[INFORMATION GIVEN — start]

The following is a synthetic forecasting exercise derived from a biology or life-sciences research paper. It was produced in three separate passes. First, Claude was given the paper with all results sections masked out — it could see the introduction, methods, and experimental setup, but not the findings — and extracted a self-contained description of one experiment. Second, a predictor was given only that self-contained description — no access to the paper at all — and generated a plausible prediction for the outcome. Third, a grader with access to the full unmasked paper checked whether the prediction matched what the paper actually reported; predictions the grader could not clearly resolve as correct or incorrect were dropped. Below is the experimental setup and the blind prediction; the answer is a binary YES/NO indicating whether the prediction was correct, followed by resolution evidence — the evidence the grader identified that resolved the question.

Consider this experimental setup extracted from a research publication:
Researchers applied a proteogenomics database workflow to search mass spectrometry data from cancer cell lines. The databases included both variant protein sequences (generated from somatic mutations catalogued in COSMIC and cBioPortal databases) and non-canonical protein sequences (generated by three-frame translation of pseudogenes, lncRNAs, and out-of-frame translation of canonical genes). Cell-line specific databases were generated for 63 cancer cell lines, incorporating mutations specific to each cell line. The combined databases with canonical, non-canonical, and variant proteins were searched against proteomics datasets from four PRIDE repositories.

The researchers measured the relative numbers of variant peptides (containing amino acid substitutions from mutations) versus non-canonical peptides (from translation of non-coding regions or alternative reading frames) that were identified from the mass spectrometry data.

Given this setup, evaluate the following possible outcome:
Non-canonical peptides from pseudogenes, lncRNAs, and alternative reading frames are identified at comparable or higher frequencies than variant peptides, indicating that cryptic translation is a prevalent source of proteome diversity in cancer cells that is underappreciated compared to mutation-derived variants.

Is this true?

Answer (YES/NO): YES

[INFORMATION GIVEN — finish]

WORK ORDER: Search the entries for the word "outcome" and copy every line that has it.

EXPECTED ANSWER:
The following is a synthetic forecasting exercise derived from a biology or life-sciences research paper. It was produced in three separate passes. First, Claude was given the paper with all results sections masked out — it could see the introduction, methods, and experimental setup, but not the findings — and extracted a self-contained description of one experiment. Second, a predictor was given only that self-contained description — no access to the paper at all — and generated a plausible prediction for the outcome. Third, a grader with access to the full unmasked paper checked whether the prediction matched what the paper actually reported; predictions the grader could not clearly resolve as correct or incorrect were dropped. Below is the experimental setup and the blind prediction; the answer is a binary YES/NO indicating whether the prediction was correct, followed by resolution evidence — the evidence the grader identified that resolved the question.
Given this setup, evaluate the following possible outcome:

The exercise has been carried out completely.